--- WORK TASK ---
Extend the methods excerpt on glycopeptide treatment and LC-MS/MS analysis by writing what follows its final sentence.
━━ EXCERPT ━━
Endoglycosidase and exoglycosidase treatment of the N-glycopeptides

Tryptic digests (50 μg) were de-sialylated with neuraminidase (New England BioLabs, Ipswich, MA) at 37°C using pressurized accelerated digestion (barocycler) technology (Pressure Biosciences, South Easton, MA). Completion of the de-sialylation reaction was confirmed by LC-MS/MS analysis. De-sialylated glycopeptides were evaporated in a vacuum concentrator (Labconco, Kansas City, MO) and dissolved in mobile phase A (2% ACN, 0.1% FA) for LC-MS/MS measurements. For the analysis of site occupancy, aliquots of the tryptic digests (50 μg) were heated at 99°C for 10 mins to deactivate trypsin. Five μl of deglycosylation buffer G7 (New England BioLabs, Ipswich, MA) were added to 50 μg of each tryptic digest and the samples were evaporated in a vacuum concentrator (Labconco) and dissolved in 50 μl of 18O water for deglycosylation with 0.5 μl PNGase F (New England BioLabs) using a 1 hour barocycler assisted protocol as described previously (24).

Study of glycopeptide fragmentation and identification of glycopeptides by LC-MS/MS

Tryptic digest of glycoprotein standards with and without neuraminidase treatment (Hemopexin, Haptoglobin, SHBG) were measured by data dependent acquisition (DDA) and parallel reaction monitoring (PRM) LC-MS/MS analysis. Glycopeptide separation was achieved by a 45 min gradient using the MS/MS conditions described below. Collision energy was altered between conditions optimal for the analysis of peptides and low energy CID used to determine the Y-ions optimal for detection of the glycopeptides. The optimized CID conditions (soft fragmentation) were used for further analysis of glycopeptides in the MARS 14 fractions. Glycopeptide separation was achieved on a Nanoacquity LC (Waters, Milford, MA) using capillary trap, 180 μm × 0.5 mm, and analytical 75 μm × 150 mm Atlantis DB C18, 3 μm, 300 Å columns (Water, Milford, MA) interfaced with 6600 TripleTOF (Sciex, Framingham, MA). A 4 min trapping step using 2% ACN, 0.1% formic acid at 15 μl/min was followed by chromatographic separation at 0.4 μl/min as follows: starting conditions were 5% ACN, 0.1% formic acid; 1–35 min, 5–50% ACN, 0.1% formic acid; 35–37 min, 50–95% ACN, 0.1% formic acid; 37–40 min 95% ACN, 0.1% formic acid followed by equilibration to starting conditions for additional 20 min. For all of the runs, we injected 0.5 μl (0.5 μg of human plasma proteins derived from 14.3 nl of plasma) of tryptic digest directly onto the column. We have used a DDA workflow with one MS1 full scan (400–1800 m/z) and 3 MS/MS fragmentations (100–1800). MS/MS spectra were recorded in the range 400–2000 m/z with resolution 30,000 and mass accuracy less than 15 ppm using the following experimental parameters: declustering potential 80 V, curtain gas 30, ion spray voltage 2,300 V, ion source gas1 11, interface heater 150°C, entrance potential 10 V, collision exit potential 11 V. Glycopeptide identities were assigned manually. Four parameters were used for positive glycopeptide identification (retention time, HR precursor mass, charge state, and MS/MS spectra). Identified glycopeptides were quantified using peak area of the extracted ion chromatograms (XIC) of the product (Y) ions. Peak integration was performed manually using MultiQuant 2.0 software (Sciex) using a full cluster method (window width of 1.2 Da).
━━━
━━ AVAILABLE DATA ━━
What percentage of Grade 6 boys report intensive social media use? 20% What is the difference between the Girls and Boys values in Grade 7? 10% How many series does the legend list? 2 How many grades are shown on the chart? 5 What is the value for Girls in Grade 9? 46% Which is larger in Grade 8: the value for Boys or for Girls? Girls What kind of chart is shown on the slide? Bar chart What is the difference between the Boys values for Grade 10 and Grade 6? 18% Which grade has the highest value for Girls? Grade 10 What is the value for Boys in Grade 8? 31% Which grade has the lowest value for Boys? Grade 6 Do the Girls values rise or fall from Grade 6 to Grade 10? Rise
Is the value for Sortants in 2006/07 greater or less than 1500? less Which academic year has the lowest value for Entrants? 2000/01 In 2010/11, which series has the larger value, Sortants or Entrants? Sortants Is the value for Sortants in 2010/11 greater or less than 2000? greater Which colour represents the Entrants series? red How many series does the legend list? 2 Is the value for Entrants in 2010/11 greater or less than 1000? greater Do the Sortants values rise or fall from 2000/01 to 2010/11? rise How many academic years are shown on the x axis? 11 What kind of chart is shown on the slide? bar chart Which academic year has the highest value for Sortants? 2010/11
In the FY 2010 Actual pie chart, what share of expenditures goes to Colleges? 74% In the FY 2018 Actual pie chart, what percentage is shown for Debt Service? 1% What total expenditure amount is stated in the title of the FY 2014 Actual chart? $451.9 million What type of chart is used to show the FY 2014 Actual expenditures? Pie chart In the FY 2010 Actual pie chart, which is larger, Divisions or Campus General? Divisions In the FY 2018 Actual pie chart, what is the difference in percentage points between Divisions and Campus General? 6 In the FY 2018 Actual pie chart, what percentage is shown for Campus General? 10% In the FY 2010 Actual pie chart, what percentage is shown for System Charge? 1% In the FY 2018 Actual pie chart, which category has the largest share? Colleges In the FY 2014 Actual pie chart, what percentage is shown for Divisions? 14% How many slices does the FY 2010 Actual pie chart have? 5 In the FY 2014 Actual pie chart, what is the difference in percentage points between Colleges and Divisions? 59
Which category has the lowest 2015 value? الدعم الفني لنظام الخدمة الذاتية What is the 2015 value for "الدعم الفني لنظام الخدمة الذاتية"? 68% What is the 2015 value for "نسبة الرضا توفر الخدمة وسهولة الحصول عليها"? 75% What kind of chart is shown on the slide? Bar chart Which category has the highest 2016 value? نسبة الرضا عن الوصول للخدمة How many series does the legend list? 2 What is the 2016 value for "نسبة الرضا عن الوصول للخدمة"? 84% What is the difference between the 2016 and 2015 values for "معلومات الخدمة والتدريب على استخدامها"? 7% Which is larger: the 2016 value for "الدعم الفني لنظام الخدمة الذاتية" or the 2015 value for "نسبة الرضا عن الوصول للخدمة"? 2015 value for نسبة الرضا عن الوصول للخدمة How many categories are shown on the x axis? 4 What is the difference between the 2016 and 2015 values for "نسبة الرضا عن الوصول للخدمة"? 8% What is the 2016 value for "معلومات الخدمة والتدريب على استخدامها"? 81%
━━━
--- OUTPUT OF THE EXERCISE ---
DIA analysis of the glycopeptides

Samples were prepared as described above and measured under optimized conditions using rolling CE (CE3+=0.03*M-5) and a 10 Da SWATH window step. Tryptic digests of the MARS 14 fraction were separated using a 90 min gradient elution as described above. Y-ion isotope cluster chromatograms, based on an isolation window of 1.2 Da, were extracted from the SWATH MS/MS and used for analysis of the glycopeptide intensities. We have used a maximum of 1.0 min RT difference from the RT of the major glycoform as a qualitative parameter for positive identification of the glycoforms. Areas of the fucosylated glycopeptides were normalized to the areas of corresponding non-fucosylated analytes for the analysis of the degree (%) of fucosylation. All of the quantifiable glycoform ratios (see Electronic Supplementary Material (ESM) Table S1) were averaged across the bi- and tri/tetra-antennary glycoforms to derive summary changes between healthy controls and liver cirrhosis patient groups. The total areas of all tri/tetra-antennary glycopeptides were normalized to the total areas of bi-antennary glycopeptides for the analysis of branching.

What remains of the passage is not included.